── Document excerpt ──
John Lydon has expressed his anger regarding the Sex Pistols reunion tour, where the band announced performances with Frank Carter as replacement vocalist.
In an interview with The I, the former Pistols frontman admits being angry about the arrangement, describing the new lineup as “karaoke.”
In 2024, the band’s remaining members Paul Cook, Glen Matlock, and Steve Jones collaborated with Carter for three intimate fundraising shows at Bush Hall to save the iconic West London venue. Following the success of these performances, the four-musician lineup embarked on a sold-out UK tour. They now have several performances scheduled for this year, including appearances at Download Festival, Glasgow Summer Sessions, Dreamland Margate, Rock For People, and the Royal Albert Hall for the Teenage Cancer Trust concert series.
Lydon was excluded due to strained relations with the band, following years of conflict and even a 2021 lawsuit, where his former bandmates sued him over his disapproval of Sex Pistols‘ music being used in Danny Boyle’s biographical series Pistol.
───
── Extracted data ──
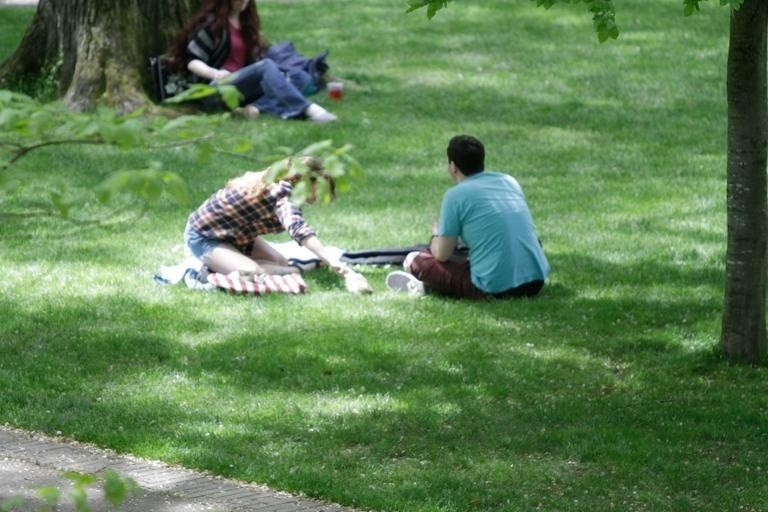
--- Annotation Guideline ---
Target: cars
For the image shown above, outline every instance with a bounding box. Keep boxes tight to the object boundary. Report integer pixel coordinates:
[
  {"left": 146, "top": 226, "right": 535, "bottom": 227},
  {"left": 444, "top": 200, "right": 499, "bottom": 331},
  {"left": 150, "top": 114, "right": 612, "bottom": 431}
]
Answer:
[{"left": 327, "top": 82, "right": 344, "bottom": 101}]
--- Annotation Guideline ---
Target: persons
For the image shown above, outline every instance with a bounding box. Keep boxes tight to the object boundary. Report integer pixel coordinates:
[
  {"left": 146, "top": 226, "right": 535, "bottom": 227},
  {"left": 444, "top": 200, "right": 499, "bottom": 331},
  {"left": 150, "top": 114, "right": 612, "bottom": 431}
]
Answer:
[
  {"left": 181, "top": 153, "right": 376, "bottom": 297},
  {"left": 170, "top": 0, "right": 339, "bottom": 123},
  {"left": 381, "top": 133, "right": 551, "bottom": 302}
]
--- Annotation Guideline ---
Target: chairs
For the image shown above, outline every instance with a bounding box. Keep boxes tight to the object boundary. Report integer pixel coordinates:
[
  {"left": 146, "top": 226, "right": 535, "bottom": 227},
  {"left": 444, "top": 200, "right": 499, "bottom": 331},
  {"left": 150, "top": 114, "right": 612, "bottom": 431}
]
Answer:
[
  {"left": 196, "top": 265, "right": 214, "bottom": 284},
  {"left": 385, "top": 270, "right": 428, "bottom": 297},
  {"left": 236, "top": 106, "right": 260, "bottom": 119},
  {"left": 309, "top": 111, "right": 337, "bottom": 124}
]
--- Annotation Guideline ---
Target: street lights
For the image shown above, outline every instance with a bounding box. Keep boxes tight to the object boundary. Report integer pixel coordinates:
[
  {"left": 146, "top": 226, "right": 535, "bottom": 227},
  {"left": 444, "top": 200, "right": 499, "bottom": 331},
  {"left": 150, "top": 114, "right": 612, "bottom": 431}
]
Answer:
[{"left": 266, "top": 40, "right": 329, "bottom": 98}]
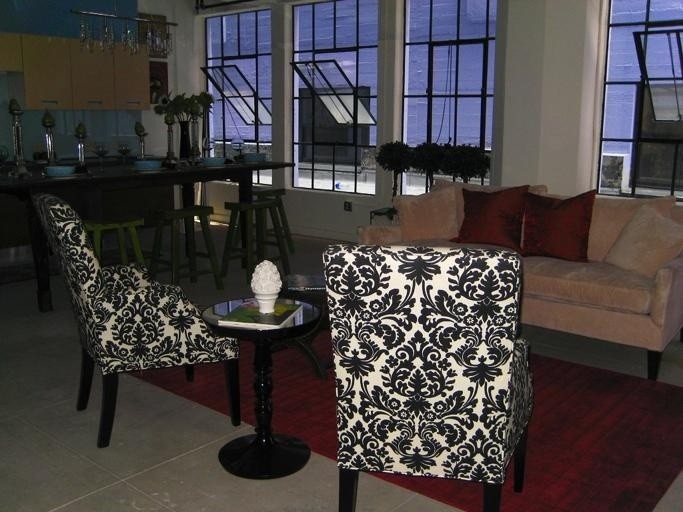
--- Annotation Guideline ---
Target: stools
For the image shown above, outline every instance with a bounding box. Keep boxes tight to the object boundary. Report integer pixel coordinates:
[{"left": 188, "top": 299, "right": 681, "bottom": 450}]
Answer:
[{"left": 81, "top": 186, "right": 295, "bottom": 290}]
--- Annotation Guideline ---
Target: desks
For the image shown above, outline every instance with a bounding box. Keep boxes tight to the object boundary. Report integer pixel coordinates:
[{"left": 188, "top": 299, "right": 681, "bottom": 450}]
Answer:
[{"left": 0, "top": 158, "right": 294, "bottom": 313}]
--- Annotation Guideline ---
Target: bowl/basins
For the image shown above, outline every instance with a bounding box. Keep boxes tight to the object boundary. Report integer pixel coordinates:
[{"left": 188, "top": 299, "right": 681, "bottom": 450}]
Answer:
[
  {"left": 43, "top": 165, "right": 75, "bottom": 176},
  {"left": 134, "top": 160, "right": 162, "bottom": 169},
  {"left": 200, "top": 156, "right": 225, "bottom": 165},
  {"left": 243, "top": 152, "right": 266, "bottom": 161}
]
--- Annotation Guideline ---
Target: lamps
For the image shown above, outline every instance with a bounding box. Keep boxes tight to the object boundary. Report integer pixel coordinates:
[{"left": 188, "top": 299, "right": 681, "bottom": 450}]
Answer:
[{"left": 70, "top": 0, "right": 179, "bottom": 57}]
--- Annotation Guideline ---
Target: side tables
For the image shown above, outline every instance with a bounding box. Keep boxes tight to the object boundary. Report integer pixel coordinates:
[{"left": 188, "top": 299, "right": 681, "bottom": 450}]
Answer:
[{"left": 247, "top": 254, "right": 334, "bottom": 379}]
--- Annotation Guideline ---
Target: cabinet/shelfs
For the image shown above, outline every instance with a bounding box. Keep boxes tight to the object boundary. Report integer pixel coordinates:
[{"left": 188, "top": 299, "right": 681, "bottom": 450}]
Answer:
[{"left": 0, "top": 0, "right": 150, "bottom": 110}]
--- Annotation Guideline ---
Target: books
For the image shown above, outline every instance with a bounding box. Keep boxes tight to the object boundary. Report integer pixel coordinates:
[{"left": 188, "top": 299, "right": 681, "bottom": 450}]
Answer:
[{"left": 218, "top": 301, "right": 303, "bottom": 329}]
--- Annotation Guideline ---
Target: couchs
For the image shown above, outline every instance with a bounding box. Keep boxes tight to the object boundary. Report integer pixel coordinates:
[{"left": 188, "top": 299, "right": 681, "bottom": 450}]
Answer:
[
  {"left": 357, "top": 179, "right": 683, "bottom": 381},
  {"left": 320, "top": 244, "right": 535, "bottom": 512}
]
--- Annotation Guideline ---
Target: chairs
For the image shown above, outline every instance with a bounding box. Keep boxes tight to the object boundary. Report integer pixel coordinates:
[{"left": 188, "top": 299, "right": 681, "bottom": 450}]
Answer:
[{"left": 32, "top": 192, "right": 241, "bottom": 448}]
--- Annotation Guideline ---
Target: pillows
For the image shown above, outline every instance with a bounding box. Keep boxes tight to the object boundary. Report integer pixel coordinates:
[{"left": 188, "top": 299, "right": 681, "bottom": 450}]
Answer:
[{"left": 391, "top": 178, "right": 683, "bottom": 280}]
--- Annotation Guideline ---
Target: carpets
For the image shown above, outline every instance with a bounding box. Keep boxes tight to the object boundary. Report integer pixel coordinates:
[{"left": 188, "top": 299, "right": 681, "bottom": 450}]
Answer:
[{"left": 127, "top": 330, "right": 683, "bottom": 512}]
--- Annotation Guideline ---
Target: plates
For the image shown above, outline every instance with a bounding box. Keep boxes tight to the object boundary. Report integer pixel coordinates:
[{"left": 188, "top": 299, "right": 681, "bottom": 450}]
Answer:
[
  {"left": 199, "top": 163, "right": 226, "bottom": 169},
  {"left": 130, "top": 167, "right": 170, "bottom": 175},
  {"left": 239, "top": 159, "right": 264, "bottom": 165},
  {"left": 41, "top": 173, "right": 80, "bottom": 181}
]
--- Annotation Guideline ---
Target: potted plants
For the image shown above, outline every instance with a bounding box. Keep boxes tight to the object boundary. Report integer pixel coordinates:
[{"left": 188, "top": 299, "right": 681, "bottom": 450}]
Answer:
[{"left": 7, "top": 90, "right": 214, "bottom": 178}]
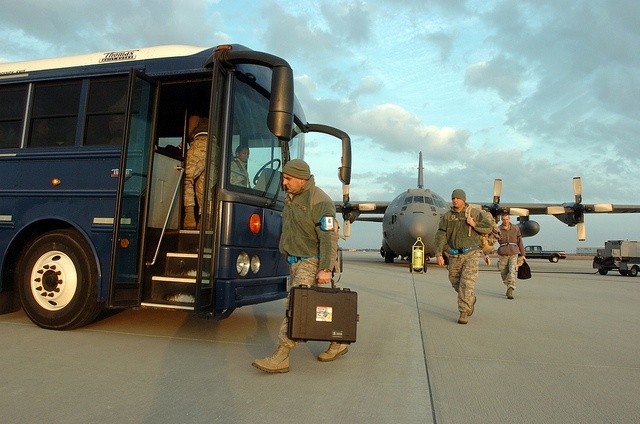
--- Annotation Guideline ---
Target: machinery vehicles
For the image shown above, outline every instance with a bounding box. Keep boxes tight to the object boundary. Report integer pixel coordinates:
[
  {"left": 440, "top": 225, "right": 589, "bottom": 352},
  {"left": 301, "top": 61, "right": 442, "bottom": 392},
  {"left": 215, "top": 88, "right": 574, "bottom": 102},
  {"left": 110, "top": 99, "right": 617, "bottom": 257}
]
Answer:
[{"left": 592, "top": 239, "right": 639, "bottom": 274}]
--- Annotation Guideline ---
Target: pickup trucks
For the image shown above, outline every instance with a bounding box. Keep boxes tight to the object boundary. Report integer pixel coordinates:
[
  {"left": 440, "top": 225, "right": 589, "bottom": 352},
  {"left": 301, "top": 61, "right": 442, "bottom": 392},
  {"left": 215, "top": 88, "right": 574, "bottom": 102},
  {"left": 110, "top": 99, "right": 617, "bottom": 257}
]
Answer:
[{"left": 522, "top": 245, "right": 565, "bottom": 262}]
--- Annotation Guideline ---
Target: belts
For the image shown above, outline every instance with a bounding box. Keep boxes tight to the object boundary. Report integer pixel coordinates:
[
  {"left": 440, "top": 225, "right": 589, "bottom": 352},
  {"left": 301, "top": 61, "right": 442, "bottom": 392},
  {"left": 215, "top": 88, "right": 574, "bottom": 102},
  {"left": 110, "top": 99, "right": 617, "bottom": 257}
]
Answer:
───
→ **Exercise set**
[A] Answer these questions about the Sex Pistols article:
(i) What word did Lydon use to describe the new lineup?
(ii) At which venue did the three 2024 fundraising shows take place?
(iii) Which series' use of the band's music did Lydon disapprove of?
[B] Pick up the article about John Lydon and the Sex Pistols reunion after its last sentence, and continue it.

→ **Responses per task**
[A]
(i) "Karaoke."
(ii) Bush Hall.
(iii) Danny Boyle's biographical series Pistol.

[B]
“When I first heard that the Sex Pistols were touring this year without me it pissed me off. It annoyed me,” Lydon says of the Pistols reunion. “I just thought, ‘they’re absolutely going to kill all that was good with the Pistols by eliminating the point and the purpose of it all.’ I didn’t write those words lightly.”
“They’re trying to trivialise the whole show to get away with karaoke but in the long term I think you’ll see who has the value and who doesn’t. I’ve never sold my soul to make a dollar. It’s the Catholic in me – that guilt I don’t want to trip.”
Lydon continues: “Like Nancy Reagan, I’ve always found it easy to just say ‘no’. If something challenges your heart and your soul and your mind and your sense of purity of what is right and wrong in the world, then just say no.”
“Which, according to the corporate thinking which riddles the music business, earns me the title of ‘difficult to work with’ – a title of which I’m very proud.”